#### TEXTAUSZUG
--*--

Alles andere wäre ja auch zu schön gewesen:

Wieder einmal wird pünktlich zu Ostern das „Turiner Grabtuch“ als echt verkauft. Und wieder einmal ist eine Universität im Spiel.

Worum geht es diesmal?

Laut Welt soll der „Technik-Professor“ Giulio Fanti das Tuch mit 95-prozentiger Sicherheit auf das 1. Jahrhundert n. Chr. datiert haben:

Fanti und Gaeta begründen dies mit Ergebnissen aus dem Infrarot-Testverfahren sowie einer Methode aus dem Bereich der sogenannten Spektroskopie, mit der sich der Energiegehalt einer Probe bestimmen lässt. Daneben wurden bei einem mechanischen Testverfahren Fäden des Tuches mit anderen Mustern aus der Zeit von 3000 v. bis 2000 n. Christus verglichen.

Das Ergebnis zeige zu 95 Prozent, dass das Tuch aus der Antike stamme. Gewebt worden sei es vermutlich im Vorderen Orient.

Also wirklich etwas Neues? Stellen wir dazu einige Fragen!

Ursprung der Proben

Woher stammen die untersuchten Proben? grenzwissenschaften-aktuell schreibt hierzu:

Die Proben selbst stammen von dem 2008 verstorbenen Mikroanalytiker Giovanni Riggi di Numana, der an den Analysen 1988 selbst beteiligt war, zuvor jedoch den Forschern noch kleinste Faserproben der damaligen Probenentnahme zu Verfügung stellen konnte.

Giulio Fanti hat also diese Fasern von Riggi di Numana „bekommen“. Und woher hat der sie?

--*--

[Einträge mit räumlichen Fragen]
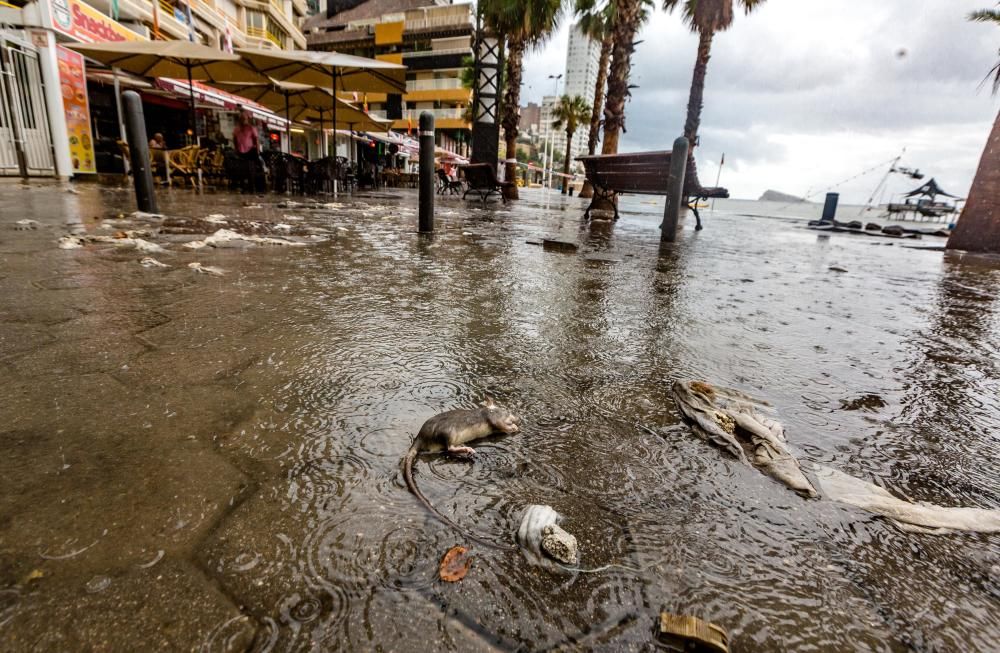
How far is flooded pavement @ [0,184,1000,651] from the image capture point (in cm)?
70

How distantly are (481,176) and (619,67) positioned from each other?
220 inches

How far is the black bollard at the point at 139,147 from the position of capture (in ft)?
14.6

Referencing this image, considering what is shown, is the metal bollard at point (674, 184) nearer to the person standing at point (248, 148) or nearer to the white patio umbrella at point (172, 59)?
the white patio umbrella at point (172, 59)

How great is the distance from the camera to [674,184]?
16.4 feet

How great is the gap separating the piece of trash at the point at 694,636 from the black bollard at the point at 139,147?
5.47 metres

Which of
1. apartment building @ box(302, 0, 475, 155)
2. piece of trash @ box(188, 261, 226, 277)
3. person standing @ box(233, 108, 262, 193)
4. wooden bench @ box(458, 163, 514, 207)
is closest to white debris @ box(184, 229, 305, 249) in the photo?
piece of trash @ box(188, 261, 226, 277)

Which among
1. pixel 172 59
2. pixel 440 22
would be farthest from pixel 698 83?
pixel 440 22

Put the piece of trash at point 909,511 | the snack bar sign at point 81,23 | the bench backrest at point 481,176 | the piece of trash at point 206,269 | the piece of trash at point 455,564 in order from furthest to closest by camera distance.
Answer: the bench backrest at point 481,176 → the snack bar sign at point 81,23 → the piece of trash at point 206,269 → the piece of trash at point 909,511 → the piece of trash at point 455,564

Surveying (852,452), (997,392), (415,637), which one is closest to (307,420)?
(415,637)

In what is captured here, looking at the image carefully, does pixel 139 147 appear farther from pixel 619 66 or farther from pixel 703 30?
pixel 703 30

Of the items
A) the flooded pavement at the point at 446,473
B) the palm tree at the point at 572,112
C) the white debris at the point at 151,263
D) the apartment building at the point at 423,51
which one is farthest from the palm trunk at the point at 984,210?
the apartment building at the point at 423,51

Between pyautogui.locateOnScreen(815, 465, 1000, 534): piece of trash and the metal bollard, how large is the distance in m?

--*--

#### AUFGABEN
(a) Beantworte diese Fragen zum Textauszug über das Turiner Grabtuch:
(i) Auf welches Jahrhundert soll Giulio Fanti das Tuch datiert haben?
(ii) Mit Mustern aus welchem Zeitraum wurden Fäden des Tuches verglichen?
(iii) In welchem Jahr ist Giovanni Riggi di Numana gestorben?
(b) Zitiere aus dem Textauszug über das Turiner Grabtuch die Stelle, die bei „Wieder einmal wird“ anfängt und bei „geht es diesmal?“ aufhört.

#### LÖSUNGEN
(a)
(i) Auf das 1. Jahrhundert n. Chr.
(ii) Aus der Zeit von 3000 v. bis 2000 n. Christus.
(iii) 2008.

(b)
Wieder einmal wird pünktlich zu Ostern das „Turiner Grabtuch“ als echt verkauft. Und wieder einmal ist eine Universität im Spiel.

Worum geht es diesmal?